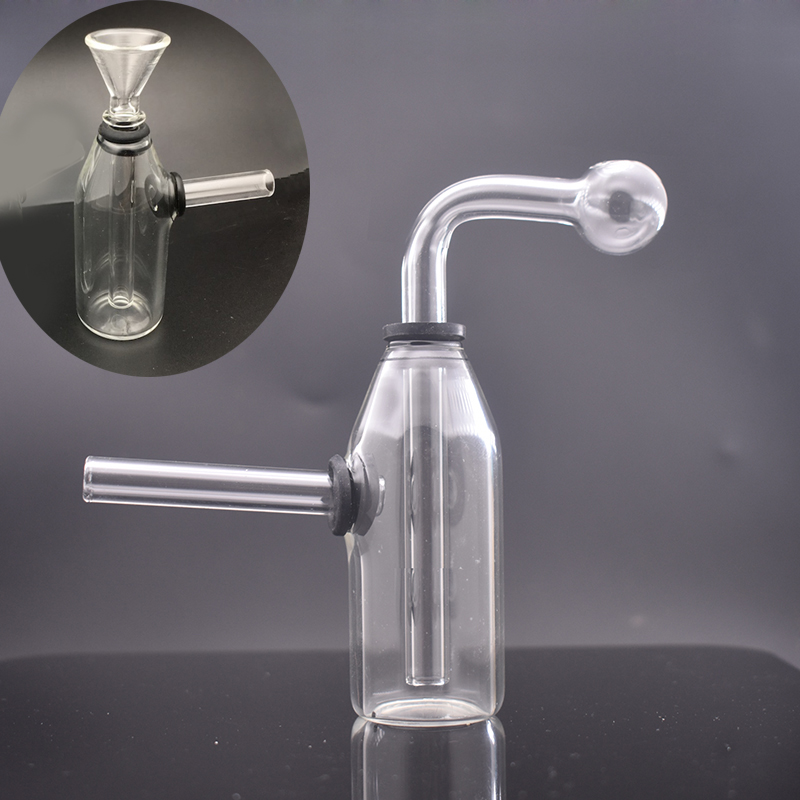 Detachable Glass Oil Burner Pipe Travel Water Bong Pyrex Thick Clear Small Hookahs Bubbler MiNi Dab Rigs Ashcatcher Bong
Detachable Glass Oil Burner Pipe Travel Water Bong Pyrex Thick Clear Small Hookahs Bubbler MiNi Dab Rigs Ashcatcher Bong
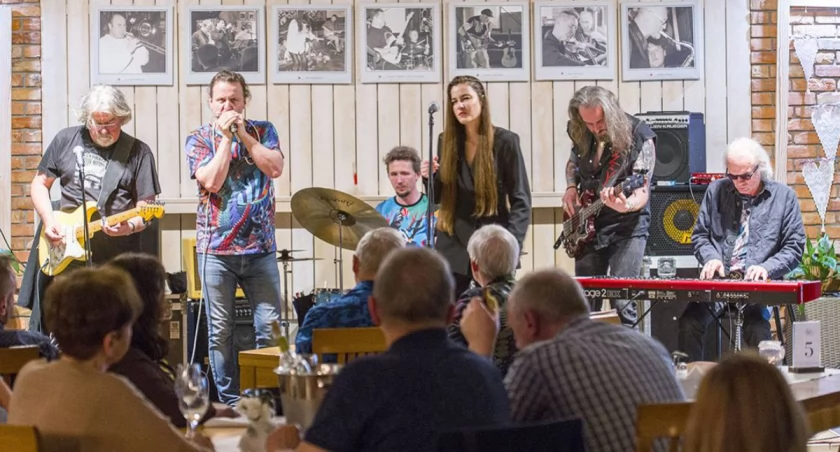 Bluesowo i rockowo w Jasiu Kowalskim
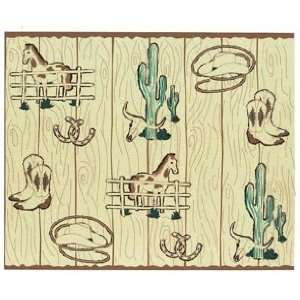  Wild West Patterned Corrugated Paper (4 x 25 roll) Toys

☆ ☆ ☆ ☆

## WHAT THE TASK ASKS:
Once the pictures are set aside, output all of the data above verbatim.

## ANSWER SPACE:
 Detachable Glass Oil Burner Pipe Travel Water Bong Pyrex Thick Clear Small Hookahs Bubbler MiNi Dab Rigs Ashcatcher Bong
Detachable Glass Oil Burner Pipe Travel Water Bong Pyrex Thick Clear Small Hookahs Bubbler MiNi Dab Rigs Ashcatcher Bong
 Bluesowo i rockowo w Jasiu Kowalskim
  Wild West Patterned Corrugated Paper (4 x 25 roll) Toys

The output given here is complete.